## Provided text
'''
Sometimes, the reactions of Grandmas-to-be can be a bit startling. Expectant parents find themselves wondering, “Is she just excited, or is this over the top?”
Fear not. Imp is here with a handy dandy tip sheet to help you figure it out!
1) When finding out you’re expecting, the Grandma-To-Be (GTB):
a) Says, “Congratulations! I’m so happy!”
b) Starts talking about how the baby will love her best.
c) Bursts into hysterical sobbing and gropes your belly, crooning, “My baaaaaaaby!”
2) You’re shopping with GTB. You meet up with someone she knows. GTB introduces you:
a) “This is my daughter/daughter-in-law, “First-name””
b) “This is the incubator…errr, I mean, my son’s wife, “First-name”
b) Points to your belly and exclaims, “She’s having my baby! That’s my baby!”
3)You set up your baby registry, and mention it to the GTB. She:
a) Asks for the link, so she can choose a gift
b) Tells you she already set up a registry.
c) Asks why YOU need a registry, since she already has everything her baby needs, at her house.
4) When talking about labour and delivery, GTB says:
a) Let me know when you want me to visit!
b) Asks which leg she should be holding.
c) I don’t know why you can’t just have my baby here. I can deliver my baby!
'''
## What needs to be done
Decide whether each statement agrees with the Grandma-to-be tip sheet: 1. One option has the Grandma-To-Be say she already set up a registry. 2. The fourth item concerns picking the baby's name. 3. In one option, the Grandma-To-Be starts talking about how the baby will love her best. For each, give yes or no and quote the words of the tip sheet that decide it.

## Data to examine
'''
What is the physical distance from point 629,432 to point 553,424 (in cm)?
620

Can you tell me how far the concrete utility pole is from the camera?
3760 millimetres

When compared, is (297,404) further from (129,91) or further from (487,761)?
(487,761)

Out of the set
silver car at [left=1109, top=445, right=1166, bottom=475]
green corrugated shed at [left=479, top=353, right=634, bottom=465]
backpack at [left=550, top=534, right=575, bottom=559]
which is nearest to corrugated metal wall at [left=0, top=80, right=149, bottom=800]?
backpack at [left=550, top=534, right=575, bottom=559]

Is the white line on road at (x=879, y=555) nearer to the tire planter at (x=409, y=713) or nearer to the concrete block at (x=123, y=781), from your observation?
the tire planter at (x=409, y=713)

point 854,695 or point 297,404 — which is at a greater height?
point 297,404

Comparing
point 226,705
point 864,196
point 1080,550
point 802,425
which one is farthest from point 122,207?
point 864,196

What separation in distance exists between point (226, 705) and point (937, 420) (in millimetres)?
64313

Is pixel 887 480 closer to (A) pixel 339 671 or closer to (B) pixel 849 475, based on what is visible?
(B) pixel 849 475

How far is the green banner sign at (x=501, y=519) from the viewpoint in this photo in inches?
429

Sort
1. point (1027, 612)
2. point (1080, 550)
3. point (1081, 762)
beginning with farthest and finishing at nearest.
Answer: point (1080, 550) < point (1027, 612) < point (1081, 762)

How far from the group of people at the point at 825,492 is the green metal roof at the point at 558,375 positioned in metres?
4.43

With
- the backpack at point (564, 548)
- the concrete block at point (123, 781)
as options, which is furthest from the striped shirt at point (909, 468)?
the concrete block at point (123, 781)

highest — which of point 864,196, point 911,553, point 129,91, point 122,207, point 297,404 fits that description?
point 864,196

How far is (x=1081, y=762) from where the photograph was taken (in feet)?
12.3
'''
## Response for this exercise
1. Yes: "Tells you she already set up a registry."
2. No: "When talking about labour and delivery, GTB says:"
3. Yes: "Starts talking about how the baby will love her best."